Anyone else updating their Powershell help while watching CB?
fricking disgusting dude, get a life ya filthy degenerate
It works well enough but the syntax is absolute shit
>but the syntax is absolute shit
Mind telling me why?
its better than cmd
thats it
I've used bash all my life but I imagine that I will have to learn some Powershell for my new jobs (InfoSec analyst and network vulnerability assessor)
I only interact with it for scripting/automation purposes. It's good for that (as I imagine that's primarily what it was designed for). I'd never use it as an actual daily driver terminal.
Install gentoo
It's not the same as bash so I don't see why people compare them. Bash is for lazy fricks that want to stay in the terminal and automate their day to day crap very easily and quickly, or just hack shit together because they're too lazy to do it properly. It's a way to solve problems of any kind quickly.
Powershell is for modifying the system and automating a few things here and there. It's a way to solve problems relating to the OS quickly.
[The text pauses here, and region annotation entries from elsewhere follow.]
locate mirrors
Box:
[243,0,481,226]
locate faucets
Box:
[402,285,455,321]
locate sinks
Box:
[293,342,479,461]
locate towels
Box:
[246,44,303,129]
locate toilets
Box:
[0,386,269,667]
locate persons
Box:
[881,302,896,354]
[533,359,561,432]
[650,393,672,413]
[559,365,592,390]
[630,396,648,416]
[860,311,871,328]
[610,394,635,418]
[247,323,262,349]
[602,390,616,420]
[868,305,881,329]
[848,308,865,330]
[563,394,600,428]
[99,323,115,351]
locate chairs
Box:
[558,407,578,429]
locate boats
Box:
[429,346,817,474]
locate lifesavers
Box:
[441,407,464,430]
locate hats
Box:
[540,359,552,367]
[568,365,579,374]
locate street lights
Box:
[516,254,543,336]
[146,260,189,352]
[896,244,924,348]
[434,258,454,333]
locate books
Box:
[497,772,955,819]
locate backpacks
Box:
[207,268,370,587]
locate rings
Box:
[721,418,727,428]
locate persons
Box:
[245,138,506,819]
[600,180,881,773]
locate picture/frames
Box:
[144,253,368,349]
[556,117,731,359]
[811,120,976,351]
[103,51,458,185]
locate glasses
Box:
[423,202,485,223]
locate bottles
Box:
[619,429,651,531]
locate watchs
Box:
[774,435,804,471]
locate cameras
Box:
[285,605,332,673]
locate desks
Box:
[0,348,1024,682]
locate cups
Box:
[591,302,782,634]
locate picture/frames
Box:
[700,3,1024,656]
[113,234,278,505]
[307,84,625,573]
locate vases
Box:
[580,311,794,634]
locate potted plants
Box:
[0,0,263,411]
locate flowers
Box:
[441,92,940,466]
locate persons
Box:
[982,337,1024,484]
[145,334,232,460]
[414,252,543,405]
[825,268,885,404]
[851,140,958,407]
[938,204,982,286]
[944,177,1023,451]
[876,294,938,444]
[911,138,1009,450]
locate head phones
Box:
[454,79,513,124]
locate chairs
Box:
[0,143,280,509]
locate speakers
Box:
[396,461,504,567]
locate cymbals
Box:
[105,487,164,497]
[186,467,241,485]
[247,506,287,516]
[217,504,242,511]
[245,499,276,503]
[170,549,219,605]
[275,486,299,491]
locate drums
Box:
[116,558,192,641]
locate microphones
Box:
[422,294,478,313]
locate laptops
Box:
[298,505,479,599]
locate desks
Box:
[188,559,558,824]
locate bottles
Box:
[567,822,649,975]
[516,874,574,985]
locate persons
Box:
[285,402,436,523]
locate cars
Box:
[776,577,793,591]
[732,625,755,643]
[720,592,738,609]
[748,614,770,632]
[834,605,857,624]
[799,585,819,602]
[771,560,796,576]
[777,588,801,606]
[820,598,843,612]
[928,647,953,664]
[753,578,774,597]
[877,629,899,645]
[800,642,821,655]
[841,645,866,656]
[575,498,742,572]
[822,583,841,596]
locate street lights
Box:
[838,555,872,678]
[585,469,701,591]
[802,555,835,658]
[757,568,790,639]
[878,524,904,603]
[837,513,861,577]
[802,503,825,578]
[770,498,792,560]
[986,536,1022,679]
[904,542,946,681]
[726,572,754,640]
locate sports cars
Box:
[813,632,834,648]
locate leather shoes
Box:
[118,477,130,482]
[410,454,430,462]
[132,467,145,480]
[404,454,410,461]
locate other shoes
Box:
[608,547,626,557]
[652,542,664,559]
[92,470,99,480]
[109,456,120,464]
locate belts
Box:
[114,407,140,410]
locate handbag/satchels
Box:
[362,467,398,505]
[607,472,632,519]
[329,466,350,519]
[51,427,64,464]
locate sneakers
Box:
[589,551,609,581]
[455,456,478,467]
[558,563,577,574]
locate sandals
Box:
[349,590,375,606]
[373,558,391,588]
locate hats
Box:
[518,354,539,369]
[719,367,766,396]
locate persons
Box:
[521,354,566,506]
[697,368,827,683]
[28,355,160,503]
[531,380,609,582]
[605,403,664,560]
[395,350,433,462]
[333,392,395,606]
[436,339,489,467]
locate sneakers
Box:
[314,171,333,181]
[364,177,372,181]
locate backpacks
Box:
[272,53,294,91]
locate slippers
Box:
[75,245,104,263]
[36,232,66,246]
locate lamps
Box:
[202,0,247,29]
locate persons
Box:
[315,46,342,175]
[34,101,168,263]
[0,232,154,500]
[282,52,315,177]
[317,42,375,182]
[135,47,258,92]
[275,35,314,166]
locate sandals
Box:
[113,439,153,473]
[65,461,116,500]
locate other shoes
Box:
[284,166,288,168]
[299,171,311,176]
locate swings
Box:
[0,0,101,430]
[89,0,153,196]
I have some weird hotkeys for my mouse in bash that do different things depending on the application. It does what it needs to instantly. I tried doing that in Powershell and quickly figured out that is not what Powershell is meant for. The startup time alone was just too much.
Yes bash is significantly better in almost every way, but they are different tools. It's like saying a jackhammer is better than a hammer.